Crítica do filme “Mirror Wall”

Para quem assiste constantemente filmes hollywoodianos deve ter notado que alguns protagonistas, que fazem sucesso com algum título, frequentemente parecem interpretam o mesmo papel ao longo do tempo. Exemplos não faltam: Clint Eastwood como velho rabugento, Tom Cruise com seus heróis de ação, Eddie Murphy com seus múltiplos personagens escatológicos, etc. Este tipo de repetição de padrão, para agradar o público e garantir uma boa audiência, também se repete em filmes outdoor.

Por este tipo de escolha dos produtores alguns títulos parecem repetir e recontar a mesma história, com protagonistas e estilos de filmagens que parecem não amadurecer com o tempo. Os filmes iniciais de Chris Sharma da sequência “Dosage”, junto de seu “Rampage”, produzidos pela já extinta BigUp Productions são um exemplo cristalino desta repetição à exaustão da mesma fórmula sem modificações sensíveis ao longo do tempo. O público, claro, acaba cansado de estar sempre vendo mais do mesmo. As telenovelas, sobretudo as brasileiras, possuem este comportamento com temáticas repetitivas e sem evolução de roteiro.

O escalador britânico Leo Houlding foi protagonista de produções como “The Wildest Dream”, “The Last Great Climb” e “The Asgard Project” na qual ele vai a lugares inóspitos conquistar uma via. Apesar de serem filmes de qualidade, parecem em vários momentos contar a mesma história. A fórmula de apresentar filmes outdoor com protagonistas sem vida pessoal e que não sentem medo, vivendo na estrada uma espécie de “vida simples” e cheia de liberdade já está desgastada. Atualmente quanto mais humanidade e vida particular, em um documentário sobre algum esporte outdoor, mais agrada ao público que seguramente assiste toneladas de material disponibilizado em canais de internet no Youtube e Vimeo.

Ciente deste tipo de necessidade de amadurecimento da fórmula de seus filmes Leo Houlding,  junto da Coldhouse Collective, procurou reinventar-se em sua mais nova produção: “Mirror Wall”. O filme documenta a jornada do escalador britânico, junto de outros dois companheiros, para conquistar uma via de escalada na Groenlândia. Como ele mesmo descreve logo no início não é a mais alta, nem a mais difícil, nem mesmo a mais inóspita, das escaladas mas é muito mais uma vontade pessoal que, diferentemente da mídia tradicional cultua, vêm desde os tempos que se dedicava a campeonatos de escalada.

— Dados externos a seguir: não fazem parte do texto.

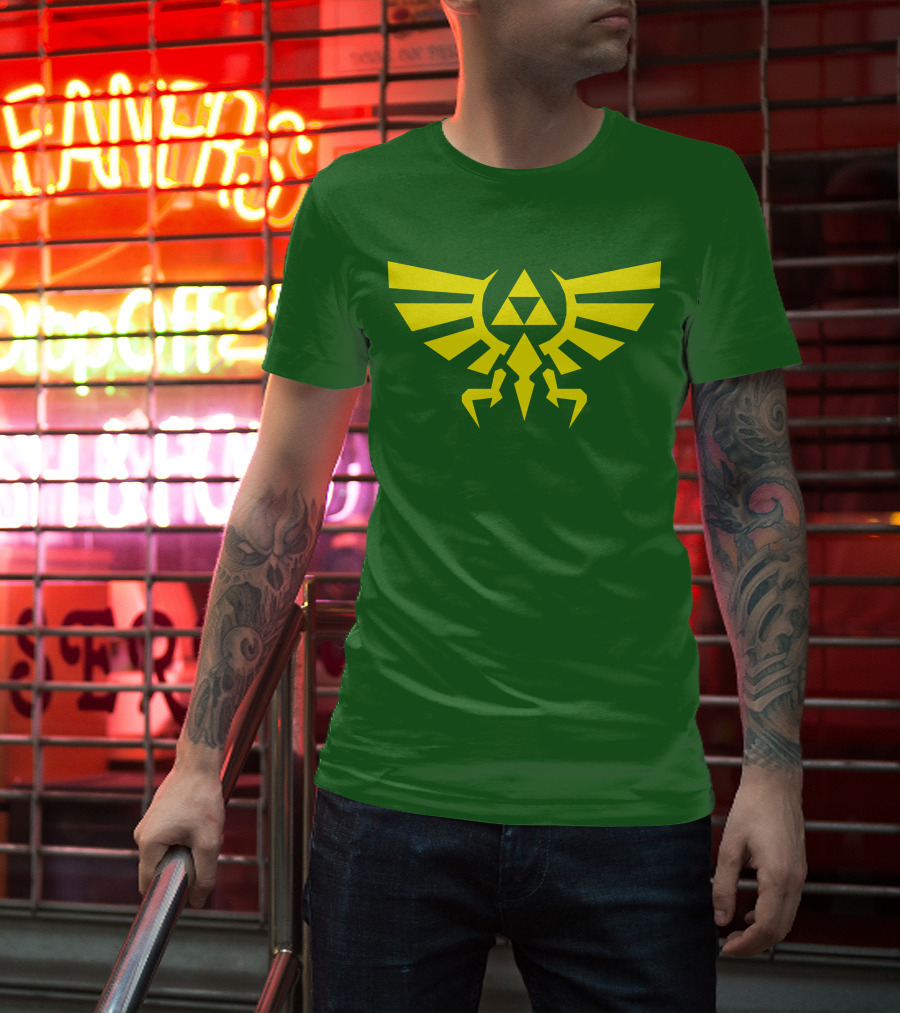 Triforce Hylian Crest And Cargo Shorts T-Shirt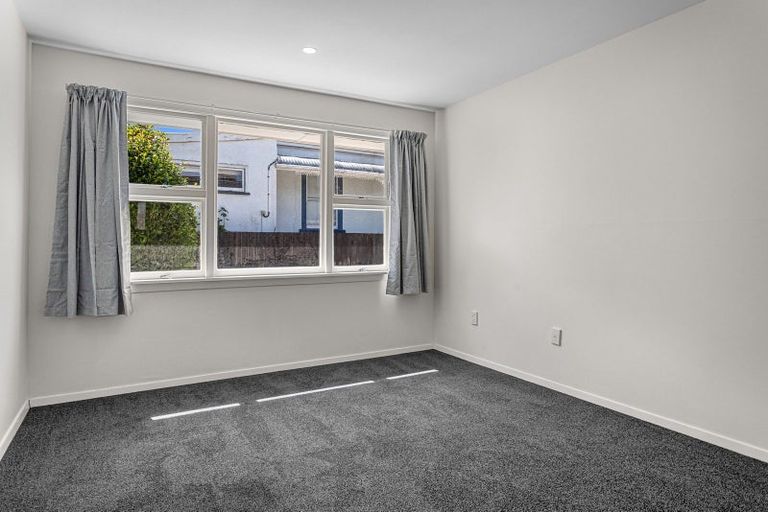 Photo of property in 2/65 Saint James Avenue, Papanui, Christchurch, 8053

Com uma pegada muito mais intimista, menos espetacularesca, sem muitas imagens de impacto para arrancar adjetivos superlativos da platéia, “Mirror Wall” mostra um Leo Houlding mais adulto, mais tridimensional em sua personalidade e, surpreendentemente, deixando no ar um tom de despedida das telas. Com várias reflexões a respeito da vida, do lugar e, principalmente, sobre seu papel como pai de família o protagonista aponta para uma tendência dos documentários de aventura que é mostrar as pessoas como humanos, e menos como super-heróis.

Usando intensamente gráficos animados, recurso o qual parece ainda não terem sido descobertos por grande parte das produções do gênero, “Mirror Wall” é bastante instrucional e educativo, sem ser pedante nem repetitivo. Mas há, sem dúvida, ainda uma carga pesada de linguagem de peças publicitárias. Algumas tomadas parecem propagandas descaradas e colocadas ali propositalmente, sem ao menos fazer parte da história, para alongar a produção por alguns minutos. O uso de câmera lenta excessivo começa a dispersar a atenção do expectador por volta da metade da produção e, durante alguns momentos, parece que o diretor ter se inspirado em videoclips da quase extinta MTV.

Mesmo com várias derrapadas no caminho, sobretudo no ritmo da história, “Mirror Wall” é uma produção que merece ser assistida com carinho por quem pretende realizar algo do gênero. No filme está claro que quanto mais pessoal se tornam o diálogo e reflexões, mais o conteúdo do filme tende a ganhar em profundidade.

Fica nítido também que o culto da vida perfeita (o qual não existe, diga-se), escalador sem medo, aventureiro livre, e outras bobagens repetidas por revistas outdoor impressas, faz parte de uma filosofia de vida de um mundo que nem existe mais. O filme, portanto, serve de documento da transição de prioridades e ambições que o esporte, e a população mundial como um todo, passa no momento.